北海道Sさま邸
聞き手:コーディネーターT(ショールーム札幌)
ー Sさまはキッチンリフォームに取りかかる前にも、札幌のショールームへは何度もいらっしゃっていましたね。
Sさま2016年の暮れ、テレビの経済番組でLIXILのトイレを特集していたんです。陶器も進化したんだなぁって、興味を持って。住んでいる築20年のマンションもトイレが古くなってきていたし、ショールームへ見に行きました。20年間の商品の進化はすごいですね。以来、キッチンも含め合計10回くらいはショールームに行っています。
ー まずはトイレと壁紙をリフォームされたんですね。
Sさまそうです。LIXILのトイレが気に入ったので、次は洗面所とお風呂場をリフォームしました。これらもLIXIL製品です。ショールームへ行って相談しながら、いい商品を紹介してもらいました。お風呂の曲線が美しくて、造形のよさが気に入ってます。黒カビも生えにくいし。予定になかったドアもLIXIL製に換えて、予算オーバーしましたけど(笑)。その次はリビングをリフォームして……。エコカラットも気に入って、業者に枠組みを取ってもらってからデザイン的なところは自分で張ったんですよ。

- [設問]:
1: インタビューの「まずはトイレと壁紙を」以降の部分で、「リフォーム」の対象として挙げられているものをすべて、出てくる順に書き出しなさい。
2: インタビューの「ー まずはトイレと壁紙をリフォームされたんですね。」から「ころは自分で張ったんですよ。」までを、両端の語句も含めて一字一句そのまま書き写しなさい。

- [提供資料]:
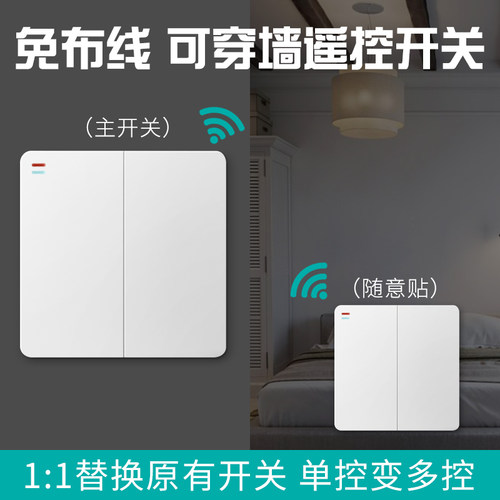 希崖XZK3无线墙壁开关s面板免布线遥控开关智能无线双控随意贴开 - 图0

- [解答一覧]:
1: トイレ、壁紙、洗面所、お風呂場、リビング

2:
ー まずはトイレと壁紙をリフォームされたんですね。
Sさまそうです。LIXILのトイレが気に入ったので、次は洗面所とお風呂場をリフォームしました。これらもLIXIL製品です。ショールームへ行って相談しながら、いい商品を紹介してもらいました。お風呂の曲線が美しくて、造形のよさが気に入ってます。黒カビも生えにくいし。予定になかったドアもLIXIL製に換えて、予算オーバーしましたけど(笑)。その次はリビングをリフォームして……。エコカラットも気に入って、業者に枠組みを取ってもらってからデザイン的なところは自分で張ったんですよ。